> Problem requirements:
Go through the data and copy each line that holds "torsion".

Page-level text extractions
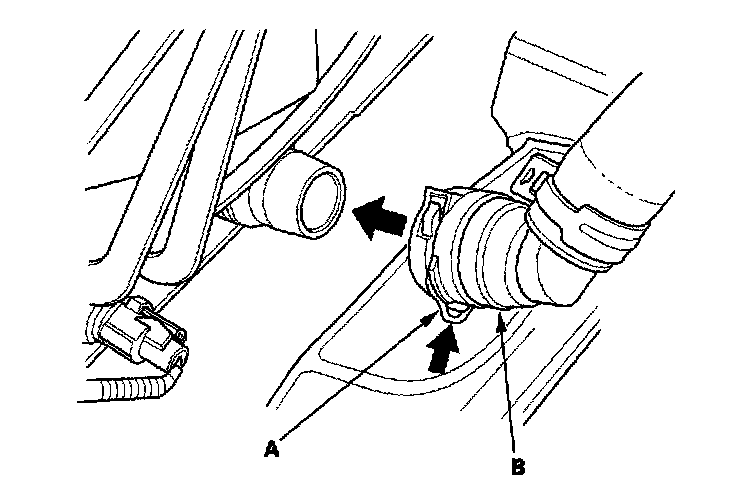 A

B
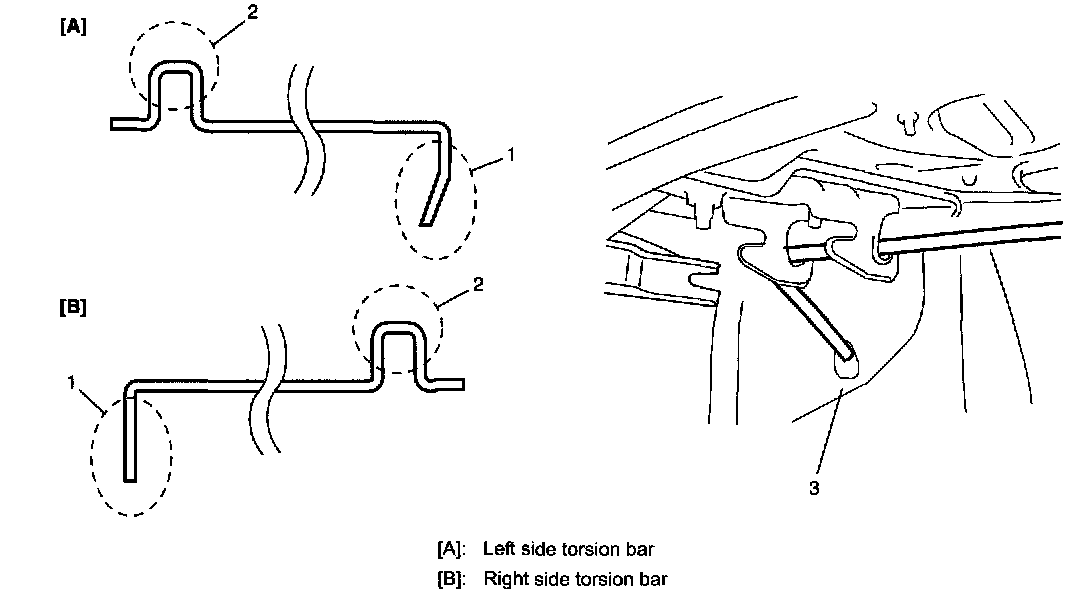 [A]

2

1

[B]

2

1

3

[A]: Left side torsion bar
[B]: Right side torsion bar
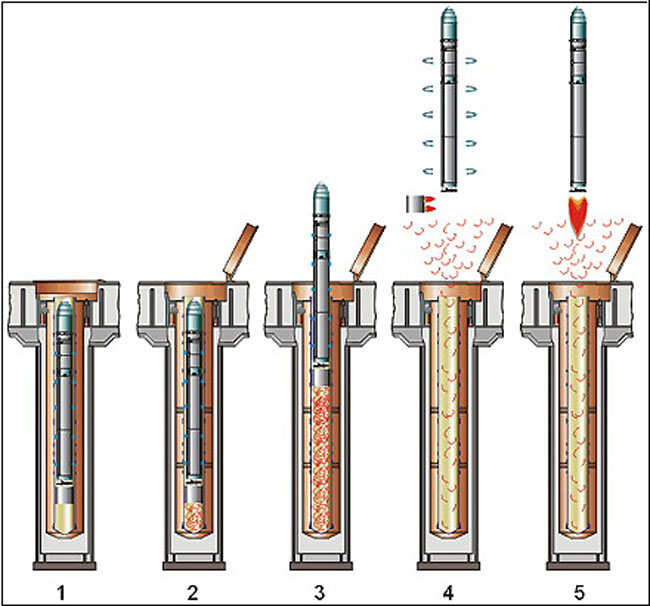 1 2 3 4 5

> Completed exercise:
[A]: Left side torsion bar
[B]: Right side torsion bar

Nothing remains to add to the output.